**Problem details:** In your answer, copy every entry that follows exactly.

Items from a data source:

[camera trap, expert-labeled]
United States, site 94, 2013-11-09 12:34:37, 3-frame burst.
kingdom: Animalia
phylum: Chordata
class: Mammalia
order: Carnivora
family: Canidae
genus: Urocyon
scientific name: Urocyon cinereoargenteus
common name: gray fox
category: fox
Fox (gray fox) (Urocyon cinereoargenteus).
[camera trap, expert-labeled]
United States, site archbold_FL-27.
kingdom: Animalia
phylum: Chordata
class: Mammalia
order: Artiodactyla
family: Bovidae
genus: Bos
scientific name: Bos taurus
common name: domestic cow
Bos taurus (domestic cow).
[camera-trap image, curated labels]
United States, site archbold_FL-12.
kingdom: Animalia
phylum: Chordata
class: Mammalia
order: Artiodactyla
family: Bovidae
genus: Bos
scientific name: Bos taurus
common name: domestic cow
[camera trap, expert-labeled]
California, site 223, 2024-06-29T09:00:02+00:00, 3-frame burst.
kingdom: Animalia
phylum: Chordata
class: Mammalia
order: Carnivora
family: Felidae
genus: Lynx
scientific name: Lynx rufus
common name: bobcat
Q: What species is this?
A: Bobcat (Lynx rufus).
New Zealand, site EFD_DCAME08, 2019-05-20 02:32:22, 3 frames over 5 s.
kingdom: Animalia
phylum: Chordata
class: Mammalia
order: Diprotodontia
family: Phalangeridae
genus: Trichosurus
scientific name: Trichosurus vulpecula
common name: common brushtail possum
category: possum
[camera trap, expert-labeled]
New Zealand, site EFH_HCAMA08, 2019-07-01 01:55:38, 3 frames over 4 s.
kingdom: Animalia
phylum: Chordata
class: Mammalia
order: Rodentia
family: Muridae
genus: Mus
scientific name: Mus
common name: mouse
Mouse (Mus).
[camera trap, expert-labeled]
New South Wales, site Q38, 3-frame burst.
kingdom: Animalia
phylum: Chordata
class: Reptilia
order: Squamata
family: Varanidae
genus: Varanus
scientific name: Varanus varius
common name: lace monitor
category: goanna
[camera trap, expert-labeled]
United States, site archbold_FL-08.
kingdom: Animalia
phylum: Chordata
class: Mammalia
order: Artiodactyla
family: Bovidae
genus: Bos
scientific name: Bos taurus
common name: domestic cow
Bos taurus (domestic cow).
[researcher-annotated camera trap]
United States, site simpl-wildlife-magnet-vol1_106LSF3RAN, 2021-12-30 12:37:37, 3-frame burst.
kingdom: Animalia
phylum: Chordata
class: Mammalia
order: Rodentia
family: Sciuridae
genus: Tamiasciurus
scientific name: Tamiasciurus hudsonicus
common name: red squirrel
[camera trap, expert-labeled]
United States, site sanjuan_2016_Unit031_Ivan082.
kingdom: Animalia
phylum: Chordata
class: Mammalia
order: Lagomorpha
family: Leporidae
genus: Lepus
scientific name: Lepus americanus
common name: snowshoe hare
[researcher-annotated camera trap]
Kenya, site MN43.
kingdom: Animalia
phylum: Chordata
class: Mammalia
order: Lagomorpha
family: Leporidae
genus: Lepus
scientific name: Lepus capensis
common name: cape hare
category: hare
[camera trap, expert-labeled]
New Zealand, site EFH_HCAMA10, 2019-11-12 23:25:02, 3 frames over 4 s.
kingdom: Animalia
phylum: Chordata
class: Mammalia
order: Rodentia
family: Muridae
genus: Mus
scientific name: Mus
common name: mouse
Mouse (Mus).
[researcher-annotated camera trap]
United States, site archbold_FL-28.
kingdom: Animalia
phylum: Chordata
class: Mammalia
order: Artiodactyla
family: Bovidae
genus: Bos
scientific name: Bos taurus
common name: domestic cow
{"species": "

**Response box:**
[camera trap, expert-labeled]
United States, site 94, 2013-11-09 12:34:37, 3-frame burst.
kingdom: Animalia
phylum: Chordata
class: Mammalia
order: Carnivora
family: Canidae
genus: Urocyon
scientific name: Urocyon cinereoargenteus
common name: gray fox
category: fox
Fox (gray fox) (Urocyon cinereoargenteus).
[camera trap, expert-labeled]
United States, site archbold_FL-27.
kingdom: Animalia
phylum: Chordata
class: Mammalia
order: Artiodactyla
family: Bovidae
genus: Bos
scientific name: Bos taurus
common name: domestic cow
Bos taurus (domestic cow).
[camera-trap image, curated labels]
United States, site archbold_FL-12.
kingdom: Animalia
phylum: Chordata
class: Mammalia
order: Artiodactyla
family: Bovidae
genus: Bos
scientific name: Bos taurus
common name: domestic cow
[camera trap, expert-labeled]
California, site 223, 2024-06-29T09:00:02+00:00, 3-frame burst.
kingdom: Animalia
phylum: Chordata
class: Mammalia
order: Carnivora
family: Felidae
genus: Lynx
scientific name: Lynx rufus
common name: bobcat
Q: What species is this?
A: Bobcat (Lynx rufus).
New Zealand, site EFD_DCAME08, 2019-05-20 02:32:22, 3 frames over 5 s.
kingdom: Animalia
phylum: Chordata
class: Mammalia
order: Diprotodontia
family: Phalangeridae
genus: Trichosurus
scientific name: Trichosurus vulpecula
common name: common brushtail possum
category: possum
[camera trap, expert-labeled]
New Zealand, site EFH_HCAMA08, 2019-07-01 01:55:38, 3 frames over 4 s.
kingdom: Animalia
phylum: Chordata
class: Mammalia
order: Rodentia
family: Muridae
genus: Mus
scientific name: Mus
common name: mouse
Mouse (Mus).
[camera trap, expert-labeled]
New South Wales, site Q38, 3-frame burst.
kingdom: Animalia
phylum: Chordata
class: Reptilia
order: Squamata
family: Varanidae
genus: Varanus
scientific name: Varanus varius
common name: lace monitor
category: goanna
[camera trap, expert-labeled]
United States, site archbold_FL-08.
kingdom: Animalia
phylum: Chordata
class: Mammalia
order: Artiodactyla
family: Bovidae
genus: Bos
scientific name: Bos taurus
common name: domestic cow
Bos taurus (domestic cow).
[researcher-annotated camera trap]
United States, site simpl-wildlife-magnet-vol1_106LSF3RAN, 2021-12-30 12:37:37, 3-frame burst.
kingdom: Animalia
phylum: Chordata
class: Mammalia
order: Rodentia
family: Sciuridae
genus: Tamiasciurus
scientific name: Tamiasciurus hudsonicus
common name: red squirrel
[camera trap, expert-labeled]
United States, site sanjuan_2016_Unit031_Ivan082.
kingdom: Animalia
phylum: Chordata
class: Mammalia
order: Lagomorpha
family: Leporidae
genus: Lepus
scientific name: Lepus americanus
common name: snowshoe hare
[researcher-annotated camera trap]
Kenya, site MN43.
kingdom: Animalia
phylum: Chordata
class: Mammalia
order: Lagomorpha
family: Leporidae
genus: Lepus
scientific name: Lepus capensis
common name: cape hare
category: hare
[camera trap, expert-labeled]
New Zealand, site EFH_HCAMA10, 2019-11-12 23:25:02, 3 frames over 4 s.
kingdom: Animalia
phylum: Chordata
class: Mammalia
order: Rodentia
family: Muridae
genus: Mus
scientific name: Mus
common name: mouse
Mouse (Mus).
[researcher-annotated camera trap]
United States, site archbold_FL-28.
kingdom: Animalia
phylum: Chordata
class: Mammalia
order: Artiodactyla
family: Bovidae
genus: Bos
scientific name: Bos taurus
common name: domestic cow
{"species": "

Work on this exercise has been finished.